Sadly, Haley was successfully sued for plagiarism and copyright infringement by Harold Courlander. Courlander accused Haley of taking passages from his book, The African, and using them in Roots. The case was settled out of court in 1978 and Courlander was awarded $650,000. Haley’s biographer, Robert J. Norrell, maintains that Judge Robert Ward was hostile to Haley and did not think Haley was capable of writing Roots.

Posthumus novel

At the time of his death in 1992, Haley was writing a novel based on another branch of his family. At his request, David Stevens completed the novel, Alex Haley’s Queen, in 1993 and it was adapted as a television miniseries by that name.

Haley’s property

Haley lived on a farm at Clinton, Tennessee during his last years. After his death, the Children’s Defense Fund purchase the property and it is used as a national training center and retreat.

In conclusion

I had forgotten the controversies surrounding Alex Haley after his acclaim for Roots: The Saga of an American Family until I started doing research for writing this blog post.

Nevertheless, that does not change the fact that I was inspired by reading Roots and watching it’s TV adaptation. Along with James A. Michener’s Centennial, it was Roots that planted the seed in my head that I might write books someday.

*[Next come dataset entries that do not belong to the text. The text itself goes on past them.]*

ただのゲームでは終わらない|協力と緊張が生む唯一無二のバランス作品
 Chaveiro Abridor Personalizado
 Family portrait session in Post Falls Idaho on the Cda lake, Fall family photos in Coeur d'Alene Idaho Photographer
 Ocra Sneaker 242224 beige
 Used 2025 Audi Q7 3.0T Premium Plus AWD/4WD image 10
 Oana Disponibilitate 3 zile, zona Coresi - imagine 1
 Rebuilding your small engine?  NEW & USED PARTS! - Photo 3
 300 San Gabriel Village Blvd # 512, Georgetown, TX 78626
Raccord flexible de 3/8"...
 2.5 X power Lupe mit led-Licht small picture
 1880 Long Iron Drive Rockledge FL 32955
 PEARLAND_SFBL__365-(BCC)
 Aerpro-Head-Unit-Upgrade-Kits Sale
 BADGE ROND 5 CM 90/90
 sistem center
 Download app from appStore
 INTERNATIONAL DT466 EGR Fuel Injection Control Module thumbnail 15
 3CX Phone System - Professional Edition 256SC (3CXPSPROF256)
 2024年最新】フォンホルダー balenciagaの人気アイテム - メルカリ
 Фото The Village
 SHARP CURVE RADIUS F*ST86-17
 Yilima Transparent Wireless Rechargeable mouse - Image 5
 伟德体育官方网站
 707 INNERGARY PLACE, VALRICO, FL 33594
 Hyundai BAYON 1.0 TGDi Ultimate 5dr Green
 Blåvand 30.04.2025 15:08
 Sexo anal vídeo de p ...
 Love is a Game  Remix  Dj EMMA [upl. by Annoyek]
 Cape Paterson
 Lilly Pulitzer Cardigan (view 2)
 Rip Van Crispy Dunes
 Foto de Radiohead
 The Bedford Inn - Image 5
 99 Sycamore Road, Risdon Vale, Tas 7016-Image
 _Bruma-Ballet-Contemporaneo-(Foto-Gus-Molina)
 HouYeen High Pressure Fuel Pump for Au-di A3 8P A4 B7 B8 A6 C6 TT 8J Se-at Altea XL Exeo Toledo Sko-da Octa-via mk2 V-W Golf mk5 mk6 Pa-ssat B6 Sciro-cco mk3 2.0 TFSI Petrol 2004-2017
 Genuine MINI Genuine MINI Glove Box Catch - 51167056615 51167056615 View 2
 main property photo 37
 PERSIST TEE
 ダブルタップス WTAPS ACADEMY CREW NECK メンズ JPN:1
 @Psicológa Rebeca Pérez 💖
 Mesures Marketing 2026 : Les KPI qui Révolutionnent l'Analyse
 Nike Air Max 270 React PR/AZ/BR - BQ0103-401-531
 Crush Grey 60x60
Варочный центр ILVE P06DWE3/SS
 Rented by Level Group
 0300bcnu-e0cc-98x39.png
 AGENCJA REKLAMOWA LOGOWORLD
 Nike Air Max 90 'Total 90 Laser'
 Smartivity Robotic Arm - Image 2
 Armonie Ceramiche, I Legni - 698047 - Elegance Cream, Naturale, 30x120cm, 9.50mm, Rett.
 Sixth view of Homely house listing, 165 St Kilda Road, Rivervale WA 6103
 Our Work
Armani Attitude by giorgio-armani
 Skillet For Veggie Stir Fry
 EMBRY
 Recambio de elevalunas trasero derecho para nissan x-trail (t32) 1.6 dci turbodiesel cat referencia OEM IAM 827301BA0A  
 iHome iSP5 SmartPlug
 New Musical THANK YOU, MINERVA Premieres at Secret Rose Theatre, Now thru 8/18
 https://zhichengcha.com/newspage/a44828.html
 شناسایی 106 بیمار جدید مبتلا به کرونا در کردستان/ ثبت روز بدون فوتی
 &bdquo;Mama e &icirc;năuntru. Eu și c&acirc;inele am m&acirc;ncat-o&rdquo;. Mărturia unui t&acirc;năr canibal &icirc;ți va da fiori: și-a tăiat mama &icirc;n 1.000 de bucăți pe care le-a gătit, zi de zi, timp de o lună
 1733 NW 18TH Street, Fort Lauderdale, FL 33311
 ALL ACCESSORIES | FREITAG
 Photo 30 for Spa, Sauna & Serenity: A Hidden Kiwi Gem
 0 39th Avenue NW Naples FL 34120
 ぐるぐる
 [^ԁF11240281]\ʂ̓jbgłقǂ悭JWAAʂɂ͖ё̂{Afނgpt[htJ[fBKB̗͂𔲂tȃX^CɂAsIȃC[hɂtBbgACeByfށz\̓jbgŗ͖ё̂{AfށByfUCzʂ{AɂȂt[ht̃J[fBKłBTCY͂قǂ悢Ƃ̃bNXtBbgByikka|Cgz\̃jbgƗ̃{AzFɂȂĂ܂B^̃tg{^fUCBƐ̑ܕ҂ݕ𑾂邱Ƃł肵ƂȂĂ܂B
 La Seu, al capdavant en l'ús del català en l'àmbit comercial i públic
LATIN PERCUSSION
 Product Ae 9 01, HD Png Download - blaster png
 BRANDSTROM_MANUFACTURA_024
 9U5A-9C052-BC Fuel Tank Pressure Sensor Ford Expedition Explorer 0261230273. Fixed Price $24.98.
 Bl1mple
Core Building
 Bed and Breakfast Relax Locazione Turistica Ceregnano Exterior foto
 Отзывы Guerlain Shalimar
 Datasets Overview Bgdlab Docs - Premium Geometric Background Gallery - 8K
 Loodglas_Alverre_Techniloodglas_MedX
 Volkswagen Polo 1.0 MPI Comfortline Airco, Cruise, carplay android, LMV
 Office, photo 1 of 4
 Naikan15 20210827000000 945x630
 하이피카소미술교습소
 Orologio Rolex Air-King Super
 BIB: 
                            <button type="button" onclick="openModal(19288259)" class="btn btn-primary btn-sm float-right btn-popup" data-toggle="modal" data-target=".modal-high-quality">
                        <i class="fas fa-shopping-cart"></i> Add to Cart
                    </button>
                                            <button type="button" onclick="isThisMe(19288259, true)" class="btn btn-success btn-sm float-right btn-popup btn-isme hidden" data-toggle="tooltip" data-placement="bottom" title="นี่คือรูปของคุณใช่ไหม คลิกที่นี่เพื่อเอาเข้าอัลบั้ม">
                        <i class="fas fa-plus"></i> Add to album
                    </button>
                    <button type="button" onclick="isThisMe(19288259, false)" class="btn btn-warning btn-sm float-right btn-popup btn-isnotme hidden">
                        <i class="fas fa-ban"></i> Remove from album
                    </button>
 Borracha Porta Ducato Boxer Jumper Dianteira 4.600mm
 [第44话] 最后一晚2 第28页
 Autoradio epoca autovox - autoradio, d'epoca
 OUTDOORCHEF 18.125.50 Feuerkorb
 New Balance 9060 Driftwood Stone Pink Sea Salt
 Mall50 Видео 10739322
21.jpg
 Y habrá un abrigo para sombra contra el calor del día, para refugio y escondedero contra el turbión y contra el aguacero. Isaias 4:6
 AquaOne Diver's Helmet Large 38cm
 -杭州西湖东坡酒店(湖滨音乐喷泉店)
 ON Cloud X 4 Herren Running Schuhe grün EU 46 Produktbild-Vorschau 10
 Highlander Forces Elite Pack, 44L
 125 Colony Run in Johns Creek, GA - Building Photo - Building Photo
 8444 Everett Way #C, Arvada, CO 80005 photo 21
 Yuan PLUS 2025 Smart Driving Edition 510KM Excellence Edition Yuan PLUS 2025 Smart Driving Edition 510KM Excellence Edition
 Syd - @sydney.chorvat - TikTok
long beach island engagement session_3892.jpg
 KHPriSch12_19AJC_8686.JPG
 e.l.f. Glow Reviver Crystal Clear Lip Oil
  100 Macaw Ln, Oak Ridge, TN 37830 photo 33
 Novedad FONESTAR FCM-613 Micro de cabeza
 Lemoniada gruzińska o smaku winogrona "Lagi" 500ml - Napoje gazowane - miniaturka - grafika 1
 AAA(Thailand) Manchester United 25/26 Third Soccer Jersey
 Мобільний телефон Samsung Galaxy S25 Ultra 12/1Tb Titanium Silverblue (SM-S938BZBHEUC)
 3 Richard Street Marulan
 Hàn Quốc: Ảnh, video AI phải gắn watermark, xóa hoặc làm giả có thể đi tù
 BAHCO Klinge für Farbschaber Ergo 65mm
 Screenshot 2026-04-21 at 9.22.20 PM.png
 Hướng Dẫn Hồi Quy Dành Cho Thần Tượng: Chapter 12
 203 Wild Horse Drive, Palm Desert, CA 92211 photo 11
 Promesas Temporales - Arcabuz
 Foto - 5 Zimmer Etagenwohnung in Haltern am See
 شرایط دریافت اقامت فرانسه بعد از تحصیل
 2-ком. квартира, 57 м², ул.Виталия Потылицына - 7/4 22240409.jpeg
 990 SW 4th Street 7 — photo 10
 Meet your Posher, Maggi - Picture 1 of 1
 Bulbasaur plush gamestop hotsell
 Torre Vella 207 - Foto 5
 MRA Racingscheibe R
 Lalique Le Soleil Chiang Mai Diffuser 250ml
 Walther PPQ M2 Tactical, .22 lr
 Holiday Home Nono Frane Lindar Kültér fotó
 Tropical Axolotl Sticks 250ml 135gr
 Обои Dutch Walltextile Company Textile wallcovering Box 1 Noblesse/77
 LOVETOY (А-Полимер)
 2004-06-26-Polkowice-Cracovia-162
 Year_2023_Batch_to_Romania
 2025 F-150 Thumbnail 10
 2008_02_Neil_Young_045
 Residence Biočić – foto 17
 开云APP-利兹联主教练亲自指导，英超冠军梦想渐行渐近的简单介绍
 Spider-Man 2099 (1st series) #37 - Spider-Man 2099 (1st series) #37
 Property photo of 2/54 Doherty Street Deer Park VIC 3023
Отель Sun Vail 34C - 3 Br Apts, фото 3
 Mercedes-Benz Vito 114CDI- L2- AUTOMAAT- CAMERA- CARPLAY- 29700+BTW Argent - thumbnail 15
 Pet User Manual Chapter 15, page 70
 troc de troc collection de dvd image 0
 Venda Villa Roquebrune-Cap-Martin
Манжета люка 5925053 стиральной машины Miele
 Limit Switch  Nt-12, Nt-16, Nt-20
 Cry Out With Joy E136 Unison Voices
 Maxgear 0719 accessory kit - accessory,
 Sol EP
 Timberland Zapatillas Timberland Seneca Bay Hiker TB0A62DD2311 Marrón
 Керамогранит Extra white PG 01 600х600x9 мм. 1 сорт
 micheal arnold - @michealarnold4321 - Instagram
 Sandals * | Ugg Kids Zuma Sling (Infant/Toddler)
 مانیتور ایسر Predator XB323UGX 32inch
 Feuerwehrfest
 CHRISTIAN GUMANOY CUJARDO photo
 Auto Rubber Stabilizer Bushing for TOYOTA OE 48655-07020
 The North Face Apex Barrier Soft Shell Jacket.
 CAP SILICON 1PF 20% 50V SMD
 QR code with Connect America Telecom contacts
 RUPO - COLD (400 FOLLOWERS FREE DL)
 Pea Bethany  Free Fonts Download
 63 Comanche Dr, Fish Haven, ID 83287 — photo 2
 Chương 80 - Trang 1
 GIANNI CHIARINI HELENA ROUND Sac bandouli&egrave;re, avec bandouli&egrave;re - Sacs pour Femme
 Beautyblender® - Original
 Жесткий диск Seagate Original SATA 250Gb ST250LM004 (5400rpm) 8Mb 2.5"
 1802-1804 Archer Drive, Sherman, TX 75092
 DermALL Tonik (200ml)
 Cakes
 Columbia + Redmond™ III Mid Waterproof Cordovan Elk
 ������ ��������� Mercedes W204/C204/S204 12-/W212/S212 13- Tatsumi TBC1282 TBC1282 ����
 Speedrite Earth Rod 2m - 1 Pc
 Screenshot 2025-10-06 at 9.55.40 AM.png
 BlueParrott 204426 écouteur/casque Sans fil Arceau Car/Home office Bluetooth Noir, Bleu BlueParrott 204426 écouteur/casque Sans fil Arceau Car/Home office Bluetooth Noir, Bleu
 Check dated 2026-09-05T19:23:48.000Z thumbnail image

Hurricane Helene Weekly Update

As of Friday, of the 1,457 roads that were closed in western North Carolina last September due to Hurricane Helene, 35 were closed, which is one more than the number reported the week before. The NC Department of Transportation reports 39 roads have just partial access, which is a decrease of one road since the previous Friday.


Great Smoky Mountains National Park Alert Update

On Saturday, August 2, US-441/Newfound Gap Road – the only road that crosses the entire Great Smoky Mountains National Park from Cherokee, North Carolina to Gatlinburg, Tennessee, was closed due to heavy rainfall causing the undercutting of a section of the road in Tennessee by Walker Prong Camp Creek between Mile Marker 12 and Mile Marker 13.

By the next day, a portion of Newfound Gap Road from near Cherokee, North Carolina into the park reopened; however, the National Park Service announced on Friday that the Tennessee portion of Newfound Gap Road will remain closed until early October so repairs can be made at the site of the washout/landslide.

The stated detour route is I-40, which is still just two lanes and 35 mph due to the massive damage done last September by Hurricane Helene.

This road closure in the most-visited park in the United States is yet another blow to the tourism-dependent economy of the southern Appalachian Mountains.